TOKYO (Reuters) - Japanese automaker Fuji Heavy Industries Ltd (7270.T) raised its forecast operating profit for the six months to September by 34 percent, as higher prices for its Subaru brand cars in the United States more than offset lower sales in China.
Subaru sales rose 27 percent between April and September in North America, which accounts for half of its global sales, slightly ahead of the firm’s own forecast.
The U.S. sales gains came despite very low discounting on Subaru cars and SUVs.
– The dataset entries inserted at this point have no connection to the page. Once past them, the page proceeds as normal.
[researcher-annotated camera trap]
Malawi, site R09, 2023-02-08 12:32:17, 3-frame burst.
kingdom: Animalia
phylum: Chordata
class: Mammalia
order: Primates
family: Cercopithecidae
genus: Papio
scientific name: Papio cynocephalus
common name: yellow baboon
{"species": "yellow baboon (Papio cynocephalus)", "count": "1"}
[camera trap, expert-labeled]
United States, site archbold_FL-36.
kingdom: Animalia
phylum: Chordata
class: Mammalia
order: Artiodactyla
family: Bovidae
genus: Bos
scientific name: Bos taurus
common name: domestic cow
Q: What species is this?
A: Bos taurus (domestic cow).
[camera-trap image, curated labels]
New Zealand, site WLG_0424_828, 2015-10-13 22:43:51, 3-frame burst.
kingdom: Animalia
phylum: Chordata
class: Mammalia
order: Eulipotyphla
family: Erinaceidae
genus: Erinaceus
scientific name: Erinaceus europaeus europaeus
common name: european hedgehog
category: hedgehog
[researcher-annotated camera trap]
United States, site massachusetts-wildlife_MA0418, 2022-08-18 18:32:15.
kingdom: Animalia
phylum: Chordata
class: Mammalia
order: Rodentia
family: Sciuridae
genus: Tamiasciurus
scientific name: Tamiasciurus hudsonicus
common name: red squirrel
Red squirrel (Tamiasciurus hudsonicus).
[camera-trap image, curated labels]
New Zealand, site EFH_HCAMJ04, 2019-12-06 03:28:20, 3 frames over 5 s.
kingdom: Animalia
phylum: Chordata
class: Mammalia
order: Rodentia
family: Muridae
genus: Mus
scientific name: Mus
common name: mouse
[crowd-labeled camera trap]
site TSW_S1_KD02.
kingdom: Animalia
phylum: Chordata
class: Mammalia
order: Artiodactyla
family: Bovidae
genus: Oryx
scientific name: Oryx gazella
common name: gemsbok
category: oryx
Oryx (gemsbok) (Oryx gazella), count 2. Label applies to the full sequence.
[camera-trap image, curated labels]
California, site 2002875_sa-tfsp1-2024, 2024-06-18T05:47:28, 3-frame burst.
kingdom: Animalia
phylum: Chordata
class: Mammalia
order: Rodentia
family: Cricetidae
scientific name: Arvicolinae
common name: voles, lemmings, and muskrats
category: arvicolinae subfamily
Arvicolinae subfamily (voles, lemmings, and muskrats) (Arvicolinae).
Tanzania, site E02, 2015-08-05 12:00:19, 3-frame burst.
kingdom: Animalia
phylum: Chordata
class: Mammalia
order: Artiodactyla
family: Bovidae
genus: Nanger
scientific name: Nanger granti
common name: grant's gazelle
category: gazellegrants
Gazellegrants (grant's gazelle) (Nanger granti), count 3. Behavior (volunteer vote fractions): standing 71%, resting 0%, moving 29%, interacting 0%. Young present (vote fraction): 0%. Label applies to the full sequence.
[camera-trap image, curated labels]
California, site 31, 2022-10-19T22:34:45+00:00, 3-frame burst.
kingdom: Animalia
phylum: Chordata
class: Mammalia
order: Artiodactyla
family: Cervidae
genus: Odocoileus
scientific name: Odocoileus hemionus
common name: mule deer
Unlike its larger rivals Toyota motor (7203.T) and Nissan Motor (7201.T), Subaru has taken advantage of recovering U.S. demand without offering cashback rebates on models like the Forester and Outback.
Fuji Heavy said in a statement it now expected a first-half operating profit of 43 billion yen ($539 million), up from a previous forecast of 32 billion yen.
The firm saw sales fall 64 percent in September in China, following a territorial row that sparked anti-Japan protests and boycotts of Japanese goods. China accounts for about 7 percent of total sales.
The automaker, which said overall vehicle sales for the half were below its forecast, is set to announce further details when it releases its second-quarter earnings on October 30.
Shares in Fuji Heavy rose 4.2 percent in a slightly firmer overall market.